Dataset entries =
—————
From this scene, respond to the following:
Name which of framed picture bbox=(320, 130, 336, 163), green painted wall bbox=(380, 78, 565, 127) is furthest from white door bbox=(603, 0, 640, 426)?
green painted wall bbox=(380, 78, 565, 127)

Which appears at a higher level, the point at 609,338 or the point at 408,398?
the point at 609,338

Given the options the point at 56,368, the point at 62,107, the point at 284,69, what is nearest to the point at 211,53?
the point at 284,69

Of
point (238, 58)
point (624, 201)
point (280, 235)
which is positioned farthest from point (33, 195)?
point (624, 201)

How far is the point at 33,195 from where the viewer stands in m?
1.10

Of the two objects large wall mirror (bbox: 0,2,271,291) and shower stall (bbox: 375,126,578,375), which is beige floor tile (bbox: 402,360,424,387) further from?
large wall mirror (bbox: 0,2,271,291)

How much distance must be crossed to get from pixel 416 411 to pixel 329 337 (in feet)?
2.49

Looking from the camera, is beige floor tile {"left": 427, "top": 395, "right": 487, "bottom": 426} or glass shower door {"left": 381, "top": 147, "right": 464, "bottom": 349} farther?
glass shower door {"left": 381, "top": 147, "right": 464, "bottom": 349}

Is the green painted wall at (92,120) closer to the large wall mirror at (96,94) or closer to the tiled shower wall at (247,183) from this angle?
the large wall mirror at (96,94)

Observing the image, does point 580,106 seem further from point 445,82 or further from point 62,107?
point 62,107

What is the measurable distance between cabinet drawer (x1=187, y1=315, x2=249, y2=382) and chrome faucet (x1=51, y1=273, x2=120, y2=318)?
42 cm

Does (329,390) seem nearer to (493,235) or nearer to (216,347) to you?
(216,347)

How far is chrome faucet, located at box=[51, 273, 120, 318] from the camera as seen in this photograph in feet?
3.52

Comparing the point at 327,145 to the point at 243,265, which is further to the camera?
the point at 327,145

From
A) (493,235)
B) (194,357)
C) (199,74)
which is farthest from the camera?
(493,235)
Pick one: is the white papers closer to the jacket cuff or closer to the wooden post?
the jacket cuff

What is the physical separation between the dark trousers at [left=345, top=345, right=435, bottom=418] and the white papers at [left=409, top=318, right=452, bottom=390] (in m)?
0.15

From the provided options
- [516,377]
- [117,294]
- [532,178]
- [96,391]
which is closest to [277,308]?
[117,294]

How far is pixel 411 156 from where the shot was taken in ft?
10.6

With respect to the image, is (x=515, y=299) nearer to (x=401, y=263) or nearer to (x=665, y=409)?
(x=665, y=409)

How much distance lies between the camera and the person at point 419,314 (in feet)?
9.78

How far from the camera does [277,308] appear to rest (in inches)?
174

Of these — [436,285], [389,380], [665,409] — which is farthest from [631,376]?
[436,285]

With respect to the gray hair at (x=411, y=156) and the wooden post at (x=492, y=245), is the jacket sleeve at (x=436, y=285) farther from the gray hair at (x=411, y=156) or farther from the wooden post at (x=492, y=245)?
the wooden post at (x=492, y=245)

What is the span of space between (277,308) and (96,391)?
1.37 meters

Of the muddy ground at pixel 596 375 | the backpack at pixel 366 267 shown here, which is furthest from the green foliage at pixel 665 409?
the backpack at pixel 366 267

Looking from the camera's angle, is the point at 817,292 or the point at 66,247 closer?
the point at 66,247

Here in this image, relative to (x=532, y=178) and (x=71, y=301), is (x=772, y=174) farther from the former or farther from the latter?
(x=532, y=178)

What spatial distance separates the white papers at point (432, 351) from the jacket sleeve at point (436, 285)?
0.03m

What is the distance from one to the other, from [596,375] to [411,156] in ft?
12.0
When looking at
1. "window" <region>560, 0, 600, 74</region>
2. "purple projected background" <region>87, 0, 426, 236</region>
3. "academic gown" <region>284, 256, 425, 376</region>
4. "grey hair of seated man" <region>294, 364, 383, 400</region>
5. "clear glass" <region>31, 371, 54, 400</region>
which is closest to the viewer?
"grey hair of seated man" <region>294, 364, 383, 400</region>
—————
Your instructions =
Rewrite the records from the line containing "Of these — [436,285], [389,380], [665,409]" through the end, replacing "muddy ground" with "wet ground" and keeping all other text unchanged.

Task result =
Of these — [436,285], [389,380], [665,409] — which is farthest from [631,376]?
[436,285]

With respect to the gray hair at (x=411, y=156) and the wooden post at (x=492, y=245), is the jacket sleeve at (x=436, y=285) farther from the gray hair at (x=411, y=156) or farther from the wooden post at (x=492, y=245)?
the wooden post at (x=492, y=245)

What is the span of space between (277,308) and (96,391)?
1.37 meters

Of the wet ground at pixel 596 375 | the backpack at pixel 366 267 shown here, which is furthest from the green foliage at pixel 665 409?
the backpack at pixel 366 267

Looking from the camera's angle, is the point at 817,292 or the point at 66,247 closer?
the point at 66,247

Here in this image, relative to (x=532, y=178) and (x=71, y=301), is (x=772, y=174) farther from the former or farther from the latter?
(x=532, y=178)

What spatial distance separates the white papers at point (432, 351) from the jacket sleeve at point (436, 285)?
0.03m

What is the distance from one to the other, from [596,375] to [411,156] in ft?
12.0
When looking at
1. "window" <region>560, 0, 600, 74</region>
2. "purple projected background" <region>87, 0, 426, 236</region>
3. "academic gown" <region>284, 256, 425, 376</region>
4. "grey hair of seated man" <region>294, 364, 383, 400</region>
5. "clear glass" <region>31, 371, 54, 400</region>
which is closest to the viewer?
"grey hair of seated man" <region>294, 364, 383, 400</region>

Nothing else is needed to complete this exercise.